Functioning and Disability
Linda K. Nieminen, MD, PhD
PRM specialist
Wellbeing services county of Pirkanmaa
Tampere, Pirkanmaa, Finland
Marilyn Wright, BScPT, MEd, MSc
Clinical Consultant CanChild, Assistant Clinical Professor
McMaster University
Hamilton, Ontario, Canada
Harri Ketamo, PhD
CEO
Headai
Pori, Satakunta, Finland
Danijela Grahovac, MS
Technical Support Specialist, Parent partner
McMaster University, CanChild
Hamilton, Ontario, Canada
Erin Joos, HBSc (Expected graduation May 2026)
Research Assistant
CanChild
Toronto, Ontario, Canada
Sarah Wellman-Earl, MS
Research Coordinator
McMaster University
Hamilton, Ontario, Canada
Kim T. Hesketh, MScPT, BKIH
Implementation Support Specialist
Children's Treatment Network
Barrie, Ontario, Canada
Marla L. Jackson, MPH
Director, Client Services
John McGivney Children's Centre
Windsor, Ontario, Canada
Brendan Wylie-Toal, MS
Director of Research and Innovation
KidsAbility Centre for Child DEvelopment
Ayr, Ontario, Canada
Olivia Ng, PhD, CPsych
Clinical Director
McMaster Children’s Hospital-Hamilton Health Sciences
Hamilton, Ontario, Canada
Peter Rosenbaum, MD
Professor of Pediatrics
CanChild Centre, McMaster University
Hamilton, Ontario, Canada
Olaf Kraus de Camargo, MD
Professor of pediatrics
CanChild/McMaster University
Hamilton,, Ontario, Canada
Children with developmental disabilities require services tailored to functioning-related needs rather than diagnostic categories. Ontario’s SmartStart Hubs provide a central entry point to assessments and services to families who have concerns about their children's development. SmartStart Hubs use the “About My Child” (AMC) questionnaire to collect semi-structured and free-text data from caregivers. This study aims to validate a semantic network-based artificial intelligence algorithm (text-to-ICF algorithm developed by Headai) that performs automated linking of free-text responses to International Classification of Functioning, Disability, and Health (ICF) categories using established linking rules. The goal is to enable ICF-coded data to support service planning and resource allocation.
Design:
Three Children’s Treatment Centres in Ontario will provide 300 anonymized AMC questionnaires. Manual ICF coding by trained raters will serve as the gold standard. The text-to-ICF algorithm, which operates offline and does not learn from input data, will be adapted to English-language AMC responses. Agreement between manual and AI coding will be assessed using Cohen’s Kappa, with a target score of >0.9. Stakeholder feedback will be collected via surveys and townhall meetings.
Results:
Initial manual coding has shown high inter-rater reliability. Algorithm adaptation is underway. The study will evaluate the algorithm’s ability to generalize across languages and cultural contexts, supporting its scalability in international settings.
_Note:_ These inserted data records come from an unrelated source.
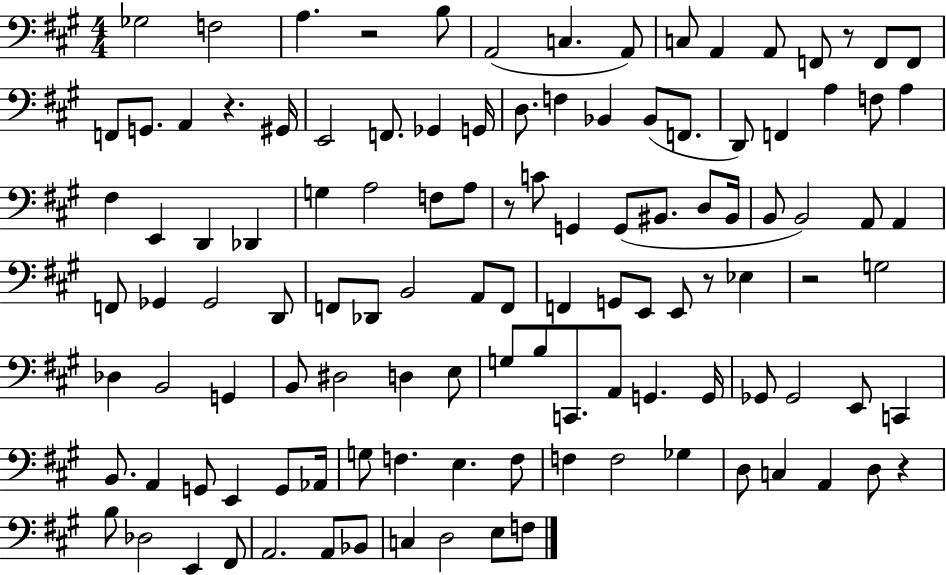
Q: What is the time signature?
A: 4/4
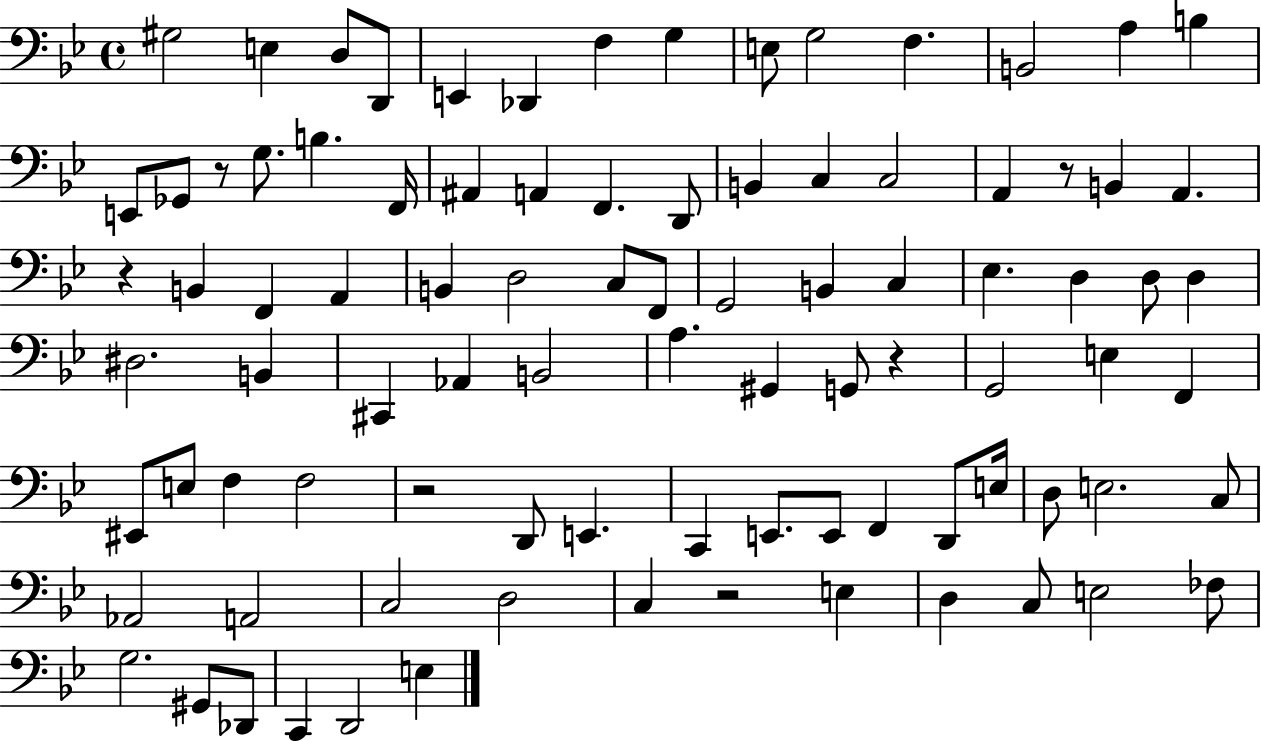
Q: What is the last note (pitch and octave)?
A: E3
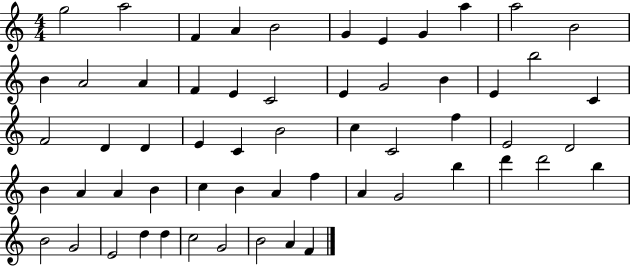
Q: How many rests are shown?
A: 0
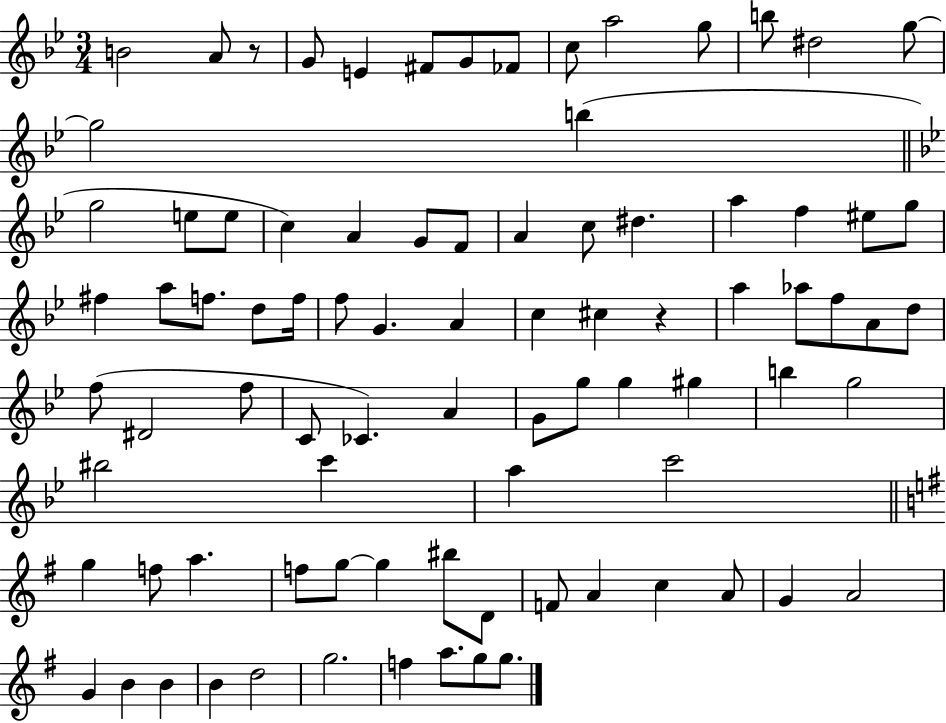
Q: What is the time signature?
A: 3/4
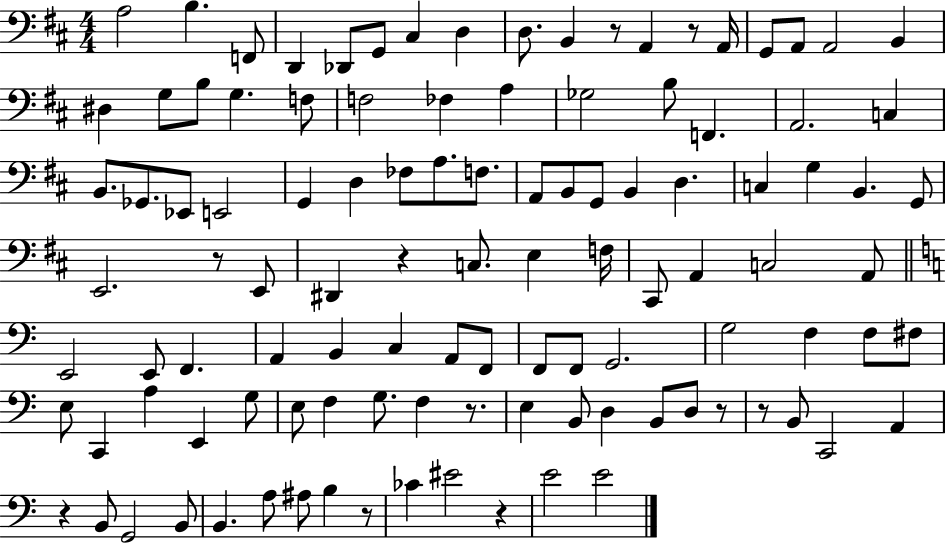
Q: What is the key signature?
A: D major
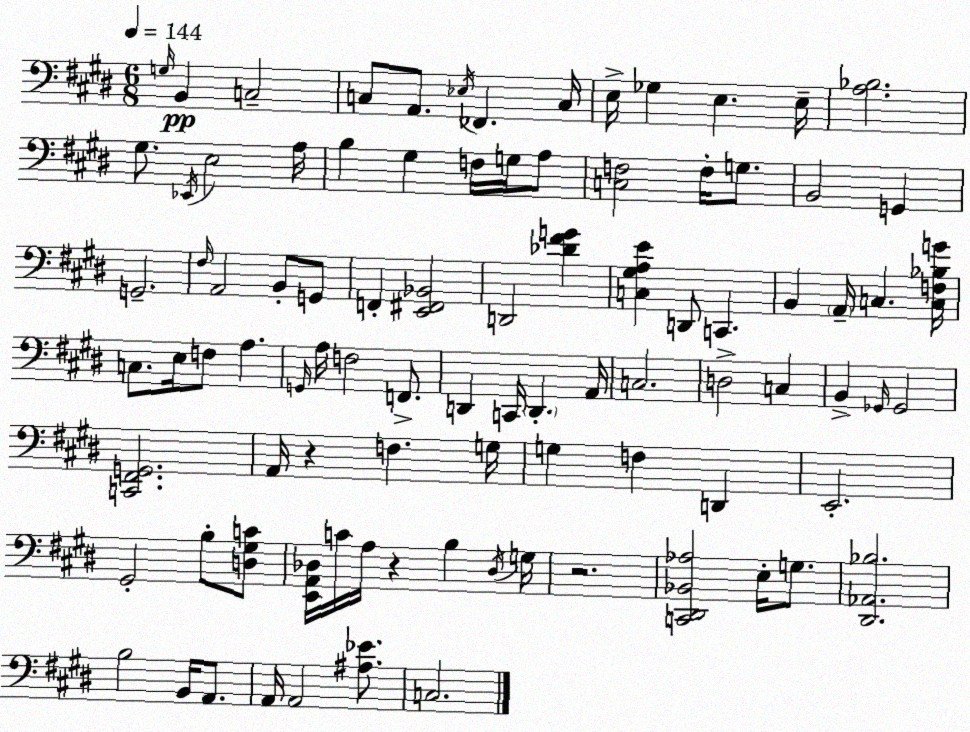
X:1
T:Untitled
M:6/8
L:1/4
K:E
G,/4 B,, C,2 C,/2 A,,/2 _E,/4 _F,, C,/4 E,/4 _G, E, E,/4 [A,_B,]2 ^G,/2 _E,,/4 E,2 A,/4 B, ^G, F,/4 G,/4 A,/2 [C,F,]2 F,/4 G,/2 B,,2 G,, G,,2 ^F,/4 A,,2 B,,/2 G,,/2 F,, [E,,^F,,_B,,]2 D,,2 [_D^FG] [C,^G,A,E] D,,/2 C,, B,, A,,/4 C, [C,F,_B,G]/4 C,/2 E,/4 F,/2 A, G,,/4 A,/4 F,2 F,,/2 D,, C,,/4 D,, A,,/4 C,2 D,2 C, B,, _G,,/4 _G,,2 [C,,^F,,G,,]2 A,,/4 z F, G,/4 G, F, D,, E,,2 ^G,,2 B,/2 [D,^G,C]/2 [E,,A,,_D,]/4 C/4 A,/4 z B, _D,/4 G,/4 z2 [C,,^D,,_B,,_A,]2 E,/4 G,/2 [^D,,_A,,_B,]2 B,2 B,,/4 A,,/2 A,,/4 A,,2 [^A,_E]/2 C,2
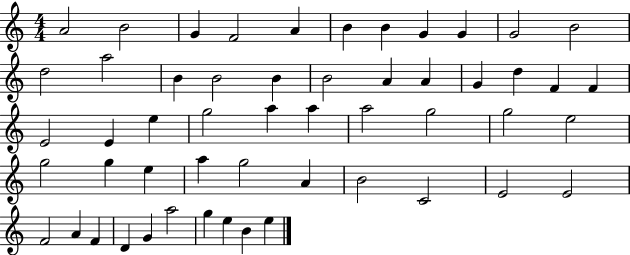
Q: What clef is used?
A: treble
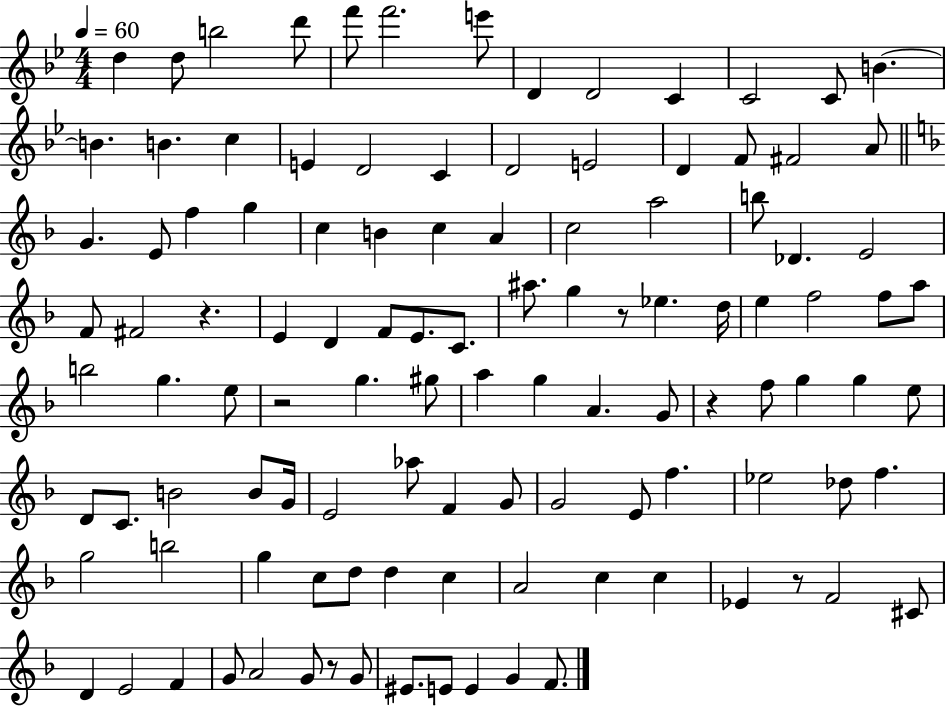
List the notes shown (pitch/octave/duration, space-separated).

D5/q D5/e B5/h D6/e F6/e F6/h. E6/e D4/q D4/h C4/q C4/h C4/e B4/q. B4/q. B4/q. C5/q E4/q D4/h C4/q D4/h E4/h D4/q F4/e F#4/h A4/e G4/q. E4/e F5/q G5/q C5/q B4/q C5/q A4/q C5/h A5/h B5/e Db4/q. E4/h F4/e F#4/h R/q. E4/q D4/q F4/e E4/e. C4/e. A#5/e. G5/q R/e Eb5/q. D5/s E5/q F5/h F5/e A5/e B5/h G5/q. E5/e R/h G5/q. G#5/e A5/q G5/q A4/q. G4/e R/q F5/e G5/q G5/q E5/e D4/e C4/e. B4/h B4/e G4/s E4/h Ab5/e F4/q G4/e G4/h E4/e F5/q. Eb5/h Db5/e F5/q. G5/h B5/h G5/q C5/e D5/e D5/q C5/q A4/h C5/q C5/q Eb4/q R/e F4/h C#4/e D4/q E4/h F4/q G4/e A4/h G4/e R/e G4/e EIS4/e. E4/e E4/q G4/q F4/e.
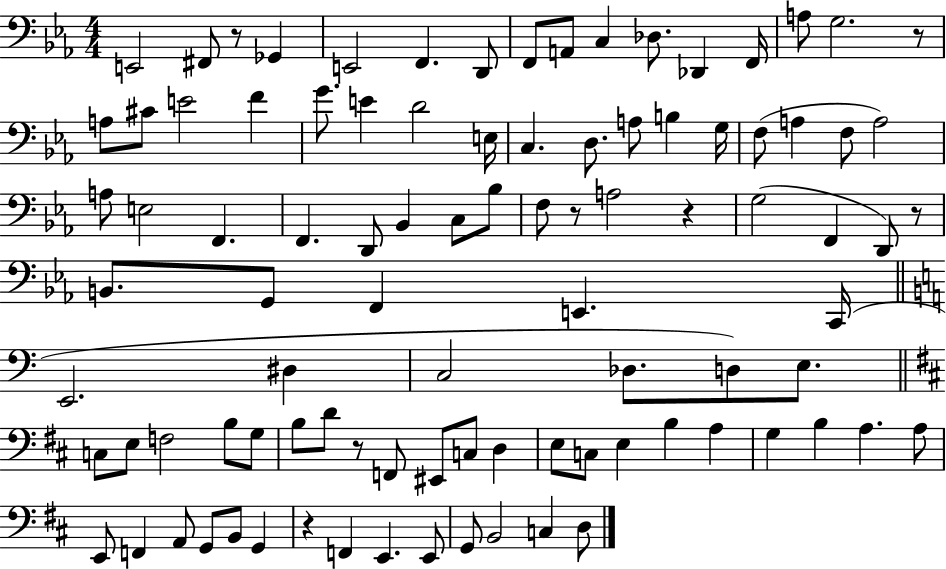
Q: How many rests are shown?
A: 7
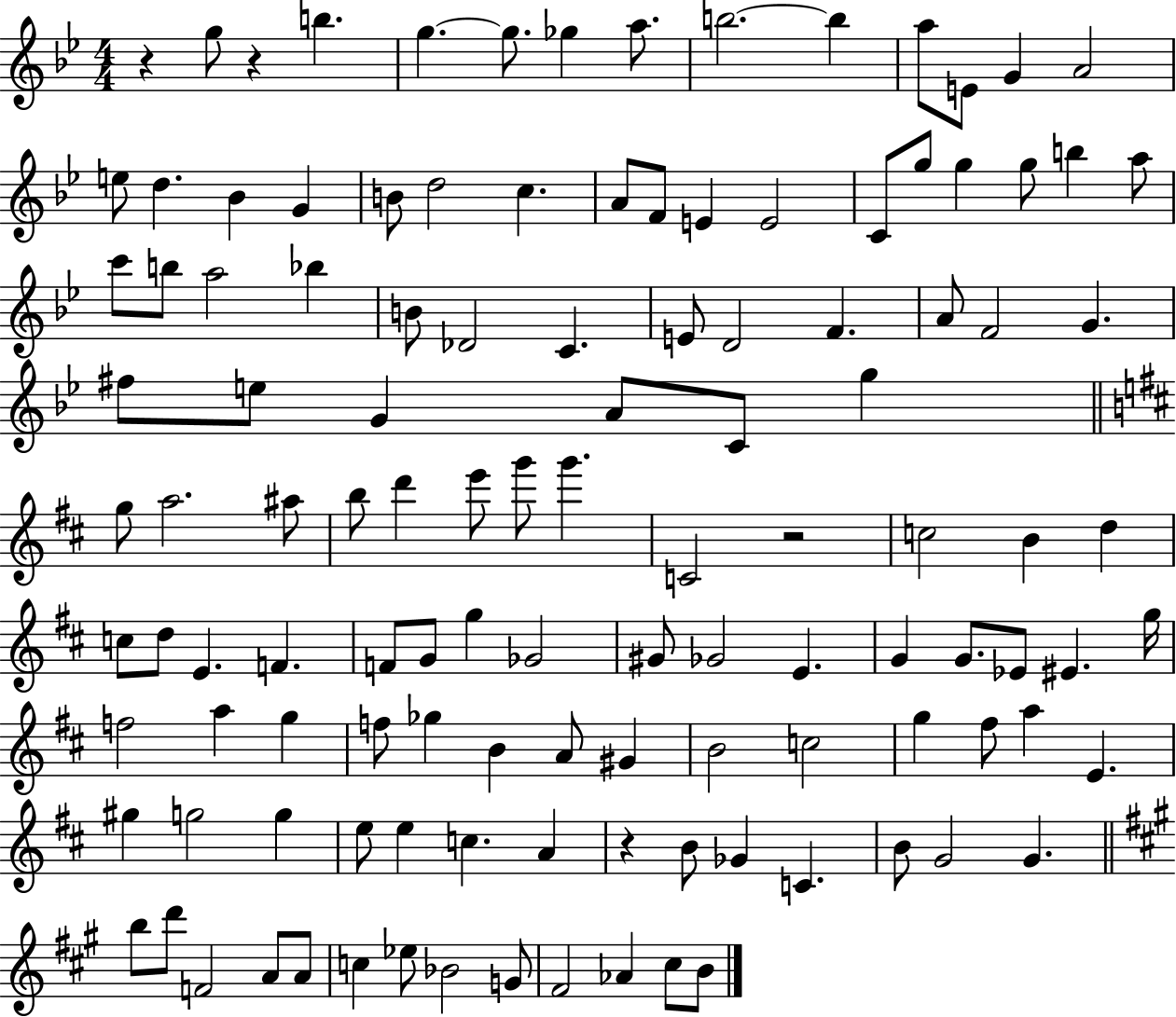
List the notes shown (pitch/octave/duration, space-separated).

R/q G5/e R/q B5/q. G5/q. G5/e. Gb5/q A5/e. B5/h. B5/q A5/e E4/e G4/q A4/h E5/e D5/q. Bb4/q G4/q B4/e D5/h C5/q. A4/e F4/e E4/q E4/h C4/e G5/e G5/q G5/e B5/q A5/e C6/e B5/e A5/h Bb5/q B4/e Db4/h C4/q. E4/e D4/h F4/q. A4/e F4/h G4/q. F#5/e E5/e G4/q A4/e C4/e G5/q G5/e A5/h. A#5/e B5/e D6/q E6/e G6/e G6/q. C4/h R/h C5/h B4/q D5/q C5/e D5/e E4/q. F4/q. F4/e G4/e G5/q Gb4/h G#4/e Gb4/h E4/q. G4/q G4/e. Eb4/e EIS4/q. G5/s F5/h A5/q G5/q F5/e Gb5/q B4/q A4/e G#4/q B4/h C5/h G5/q F#5/e A5/q E4/q. G#5/q G5/h G5/q E5/e E5/q C5/q. A4/q R/q B4/e Gb4/q C4/q. B4/e G4/h G4/q. B5/e D6/e F4/h A4/e A4/e C5/q Eb5/e Bb4/h G4/e F#4/h Ab4/q C#5/e B4/e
Conclusion: This project introduces an algorithm validated for automated ICF coding from clinical free-text data. While piloted in pediatric rehabilitation, the algorithm’s prior validation in adult populations supports broader applicability across age groups, clinical domains, and healthcare systems globally. By embedding functioning as a third health indicator alongside morbidity and mortality, this approach contributes to a more holistic understanding of health and disability.